China is currently experiencing a major share market crisis and the Shanghai Composite Exchange has reached its lowest point in eight years, as the art market has observed with much trepidation. In June, the Shanghai Composite Exchange dipped 30%. The situation has caused quite a buzz in the art world. On 28 July, Alexander Forbes raised the alarm in an article in Artsy.
So what is Forbes worried about? That the situation could resemble the 1989 crash in Japan. Prior to 1989, Japanese collectors were spending a fortune on impressionist masterpieces, but the financial crisis of the late-1980s resulted in art prices dropping 80-90%. Collectors withdrew en masse. As Forbes recalls, the art market experienced a historic decline, especially in the impressionist and modern sectors, and the financial specialist believes that the situation could be similar in China, especially since Chinese collectors are very active in the market at the moment. According to an Artnet study, sales are down 30-40% in China.
This point of view has been widely discussed and nuanced over the past few days. CNBC explains that the decline mostly concerns Chinese art sold inside China and has not so far affected Western art, which wealthy collectors buy for the prestige. Monets and Picassos should continue to sell like hot potatoes, and, Christie’s has in fact stated that big sales have even increased by 47%.
When interviewed by the CNBC, art sales consultant Suzanne Gyorgy said that the market’s decline is primarily caused by collectors’ disinterest in Chinese art, rather than a general collapse as in the late-1980s. She explained that at the time, the market was far smaller and the Japanese had a monopoly over the market. Today, other regions, such as South American and the Middle East should help to stabilize the situation.
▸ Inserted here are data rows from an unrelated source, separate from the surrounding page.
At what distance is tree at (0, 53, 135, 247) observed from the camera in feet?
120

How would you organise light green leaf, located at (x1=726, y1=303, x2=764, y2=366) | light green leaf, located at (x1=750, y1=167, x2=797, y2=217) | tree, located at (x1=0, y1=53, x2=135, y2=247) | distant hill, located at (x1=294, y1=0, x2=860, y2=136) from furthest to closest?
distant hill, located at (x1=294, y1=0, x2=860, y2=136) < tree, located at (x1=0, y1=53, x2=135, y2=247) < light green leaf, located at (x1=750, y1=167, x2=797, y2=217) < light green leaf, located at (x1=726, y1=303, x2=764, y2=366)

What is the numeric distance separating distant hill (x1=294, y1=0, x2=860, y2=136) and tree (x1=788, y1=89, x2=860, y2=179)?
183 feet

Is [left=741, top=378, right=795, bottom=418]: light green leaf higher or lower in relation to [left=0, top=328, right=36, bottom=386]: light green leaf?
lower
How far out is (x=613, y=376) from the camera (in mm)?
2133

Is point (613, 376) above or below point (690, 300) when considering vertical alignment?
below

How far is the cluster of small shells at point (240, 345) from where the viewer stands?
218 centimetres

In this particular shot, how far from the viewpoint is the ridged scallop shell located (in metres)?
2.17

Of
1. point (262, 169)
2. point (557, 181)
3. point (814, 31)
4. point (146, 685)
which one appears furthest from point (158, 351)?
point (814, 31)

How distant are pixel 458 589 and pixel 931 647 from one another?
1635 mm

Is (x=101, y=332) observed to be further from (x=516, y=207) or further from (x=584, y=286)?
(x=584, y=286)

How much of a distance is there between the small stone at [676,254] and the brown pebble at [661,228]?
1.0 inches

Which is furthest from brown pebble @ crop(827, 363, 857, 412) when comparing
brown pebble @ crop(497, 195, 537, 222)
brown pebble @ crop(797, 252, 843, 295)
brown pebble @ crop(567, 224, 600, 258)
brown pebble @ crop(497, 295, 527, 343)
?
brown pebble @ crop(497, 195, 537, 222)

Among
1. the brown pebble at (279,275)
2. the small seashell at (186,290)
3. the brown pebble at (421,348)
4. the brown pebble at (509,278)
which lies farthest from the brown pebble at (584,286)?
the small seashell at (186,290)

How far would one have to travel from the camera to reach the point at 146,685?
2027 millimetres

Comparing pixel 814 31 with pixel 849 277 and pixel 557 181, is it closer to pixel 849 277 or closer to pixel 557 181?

The next sales will be decisive to see if the market really is affected by the Chinese financial crisis.
Chinese art market disrupted by counterfeit artworks
On the chinese art market, the second biggest art market worldwide, copies and forgeries are common. According to an article published a few days ago in Le Journal des Arts, Qi Baishi, the modern Chinese artist, whose painting is believed to have been sold for €46.5 million in May 2011 at China Guardian in Beijing, is the most frequently copied and forged artist. Over twice as many works as those believed to have been produced by the artist who passed away in 1957 are sold by auction. And with reason. The growing appetite of Chinese collectors who are prepared to pay highly for works by their great masters is making more than one crook lick their lips. As the New York Times says, late at night on Chinese television there are ads promising quick gains for people who are foresighted enough to buy a collection of works by disciples of the great masters for a mere $2,500. Buy today and you will be sure to make a $100,000 profit tomorrow, or so the ad says.